(Saved dataset items)
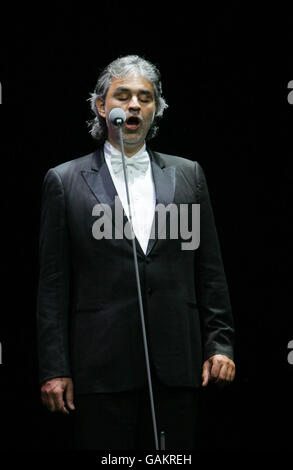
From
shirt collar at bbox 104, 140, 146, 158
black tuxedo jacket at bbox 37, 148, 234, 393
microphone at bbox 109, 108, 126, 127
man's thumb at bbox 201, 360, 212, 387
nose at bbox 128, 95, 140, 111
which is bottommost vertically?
man's thumb at bbox 201, 360, 212, 387

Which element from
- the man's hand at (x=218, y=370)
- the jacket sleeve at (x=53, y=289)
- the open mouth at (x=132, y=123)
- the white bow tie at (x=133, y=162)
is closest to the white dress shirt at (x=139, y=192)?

__Written request__.
Copy every item above word for word, leaving out the pictures.

__Task result__.
From
shirt collar at bbox 104, 140, 146, 158
black tuxedo jacket at bbox 37, 148, 234, 393
microphone at bbox 109, 108, 126, 127
man's thumb at bbox 201, 360, 212, 387
nose at bbox 128, 95, 140, 111
which is bottommost vertically?
man's thumb at bbox 201, 360, 212, 387

Which element from
- the man's hand at (x=218, y=370)
- the jacket sleeve at (x=53, y=289)
- the open mouth at (x=132, y=123)
- the white bow tie at (x=133, y=162)
is closest to the white dress shirt at (x=139, y=192)?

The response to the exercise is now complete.